Парень же, покачав головой и
поцеловав её напоследок, направился к Евдокии, которая, сидя у
котелка, внимательно за ними наблюдала.
— Как у тебя дела, мам? — максимально
добродушно спросил он.
— Помощи дочери не хватает, — с
лёгкой издёвкой ответила она. — Вон баклуши бьёт. Бездельница.
— Она занимается делом.
— Да какое это дело? Кому какая
польза от её возни с этими закорючками?
— Ты сама в этом виновата.
— Я?!
— Недосмотрела за дочерью. Вот кто и
сглазил или ещё какую пакость навёл. Да и потом. Неужели тебе было
непонятно, что она не притворяется? Что действительно не понимает и
не умеет? Отчего не учила добре?
— Не верила, — серьёзно произнесла
Евдокия. — Да и какая это волшба, если от неё грамоте
обучаются?
— Чего не ведаю, того не ведаю.
— Да? А мне тут сказывали — с
волколаком ты совладал зимой.
— Устинка с Егоркой языком мелят, что
метлой метут?
— Потрепаться они здоровы, —
согласилась Евдокия, усмехнувшись. — Сказали ещё, что ты тому
волколаку предложил мир и братание. Да он не согласился.

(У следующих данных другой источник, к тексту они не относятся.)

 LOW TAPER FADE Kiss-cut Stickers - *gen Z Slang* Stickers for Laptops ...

— Брешут. И про волколака, и про
братание.
— Мы с тобой одной крови, ты и я, —
произнесла Евдокия. — Не твои ли слова?
— Слушай. Не нужно повторять всякие
глупости за этими бестолочами. Они от страха тряслись в землянке,
так что мне неведомо, что им почудилось. А про волколака я уже
тогда им сказал — сие глупость.
— Не поэтому ли ты крепостишку
ставишь? Не нового ли их прихода боишься?

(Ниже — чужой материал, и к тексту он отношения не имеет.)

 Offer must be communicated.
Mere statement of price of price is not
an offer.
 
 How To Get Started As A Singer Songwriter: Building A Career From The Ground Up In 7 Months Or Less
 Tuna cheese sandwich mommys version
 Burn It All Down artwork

— Есть существа пострашнее
волколаков.
— Кто же?
— Татары. Разбойники. Да даже свои
собственные поместные дворяне, что с ума попятили от жадности.
Евдокия зло зыркнула, но
промолчала.
— Не расскажешь, что ему воевода
посулил?
— Нет.
— Пётр мёртв. Воевода уехал. Какой
смысл молчать? Я хочу знать, к чему готовиться. Ты ведь понимаешь,
Петра твоего подставили под удар. Кто-то воеводу настроил против
него. Он ведь в сотники метил. Не так ли? Понимаешь, что
произошло?
Евдокия отвернулась. Молча.
Андрей с минуту подождал. Пока не
догадался присесть рядом и обнять её. И тёща зарыдала. Тихо. Просто
чуть подрагивая. Но в три ручья.
— Его сгубили. Свои же, — вкрадчиво
произнёс Андрей.
И Евдокия не выдержала, начав
подвывать, схватилась обоими руками за лицо.